*WHAT THE TASK REQUIRES*. Pull out the stretch of the Sharp Technology warrant notice below from "SHARP TECHNOLOGY, INCWARRANT" through "SUCH OTHER SECURITIES.", copied word for word.

*TEXT SEGMENT*.
========

SHARP TECHNOLOGY, INCWARRANT
THIS WARRANT AND THE SECURITIES THAT MAY BE ACQUIRED UPON THE
EXERCISE OF THIS WARRANT HAVE NOT BEEN REGISTERED UNDER THE
SECURITIES ACT OF 1933, AS AMENDED (THE "SECURITIES ACT"), OR UNDER THE
PROVISIONS OF ANY APPLICABLE STATE SECURITIES LAWS. NEITHER THIS
WARRANT NOR THE SECURITIES THAT MAY BE ACQUIRED UPON THE EXERCISE
OF THIS WARRANT MAY BE SOLD, PLEDGED, TRANSFERRED, ASSIGNED OR
OTHERWISE DISPOSED OF IN THE ABSENCE OF SUCH REGISTRATION OR UNLESS
THE COMPANY HAS RECEIVED AN OPINION OF COUNSEL REASONABLY
SATISFACTORY TO THE COMPANY THAT SUCH TRANSACTION DOES NOT
REQUIRE REGISTRATION OF THE WARRANT OR SUCH OTHER SECURITIES.

========

*STORED ROWS*.
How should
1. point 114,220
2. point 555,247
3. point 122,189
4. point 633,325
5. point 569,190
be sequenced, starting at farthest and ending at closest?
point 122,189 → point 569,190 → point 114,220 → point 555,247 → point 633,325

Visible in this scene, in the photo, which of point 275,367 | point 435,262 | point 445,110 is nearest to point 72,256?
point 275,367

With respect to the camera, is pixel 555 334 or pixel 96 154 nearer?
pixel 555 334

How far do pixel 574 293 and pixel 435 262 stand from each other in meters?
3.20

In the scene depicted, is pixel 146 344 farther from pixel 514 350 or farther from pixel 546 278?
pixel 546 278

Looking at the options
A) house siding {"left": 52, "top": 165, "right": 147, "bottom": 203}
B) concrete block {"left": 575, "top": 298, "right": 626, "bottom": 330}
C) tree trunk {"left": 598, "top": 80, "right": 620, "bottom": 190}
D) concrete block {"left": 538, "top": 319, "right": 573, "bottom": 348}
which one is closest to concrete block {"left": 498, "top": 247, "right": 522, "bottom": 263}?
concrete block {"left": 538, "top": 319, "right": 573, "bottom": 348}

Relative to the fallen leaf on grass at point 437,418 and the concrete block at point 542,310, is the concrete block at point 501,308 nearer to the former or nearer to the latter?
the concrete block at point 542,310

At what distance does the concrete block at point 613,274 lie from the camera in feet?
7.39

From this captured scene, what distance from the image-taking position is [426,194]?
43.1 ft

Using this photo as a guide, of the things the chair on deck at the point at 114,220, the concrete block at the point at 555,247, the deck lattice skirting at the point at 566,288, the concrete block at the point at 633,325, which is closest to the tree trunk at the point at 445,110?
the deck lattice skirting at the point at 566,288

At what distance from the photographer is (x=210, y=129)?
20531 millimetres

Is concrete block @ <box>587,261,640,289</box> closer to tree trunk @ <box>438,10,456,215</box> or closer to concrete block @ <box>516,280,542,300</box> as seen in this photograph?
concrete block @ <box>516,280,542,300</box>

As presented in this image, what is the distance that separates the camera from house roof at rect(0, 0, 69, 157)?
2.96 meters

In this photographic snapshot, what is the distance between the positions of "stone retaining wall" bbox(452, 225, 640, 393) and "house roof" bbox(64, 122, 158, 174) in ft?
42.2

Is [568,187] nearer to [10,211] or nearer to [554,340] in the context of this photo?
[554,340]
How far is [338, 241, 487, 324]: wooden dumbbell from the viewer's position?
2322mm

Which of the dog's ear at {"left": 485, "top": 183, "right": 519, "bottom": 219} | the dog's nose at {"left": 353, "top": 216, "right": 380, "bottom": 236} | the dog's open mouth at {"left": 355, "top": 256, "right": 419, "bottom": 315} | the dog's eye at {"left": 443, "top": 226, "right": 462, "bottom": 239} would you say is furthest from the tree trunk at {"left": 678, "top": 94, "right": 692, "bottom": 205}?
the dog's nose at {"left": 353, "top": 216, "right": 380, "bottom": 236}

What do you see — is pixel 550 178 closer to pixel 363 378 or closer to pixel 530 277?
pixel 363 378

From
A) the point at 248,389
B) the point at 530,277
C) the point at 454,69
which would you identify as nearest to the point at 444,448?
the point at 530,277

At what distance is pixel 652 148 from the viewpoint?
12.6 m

========

*SOLUTION TO THIS TASK*.
SHARP TECHNOLOGY, INCWARRANT
THIS WARRANT AND THE SECURITIES THAT MAY BE ACQUIRED UPON THE
EXERCISE OF THIS WARRANT HAVE NOT BEEN REGISTERED UNDER THE
SECURITIES ACT OF 1933, AS AMENDED (THE "SECURITIES ACT"), OR UNDER THE
PROVISIONS OF ANY APPLICABLE STATE SECURITIES LAWS. NEITHER THIS
WARRANT NOR THE SECURITIES THAT MAY BE ACQUIRED UPON THE EXERCISE
OF THIS WARRANT MAY BE SOLD, PLEDGED, TRANSFERRED, ASSIGNED OR
OTHERWISE DISPOSED OF IN THE ABSENCE OF SUCH REGISTRATION OR UNLESS
THE COMPANY HAS RECEIVED AN OPINION OF COUNSEL REASONABLY
SATISFACTORY TO THE COMPANY THAT SUCH TRANSACTION DOES NOT
REQUIRE REGISTRATION OF THE WARRANT OR SUCH OTHER SECURITIES.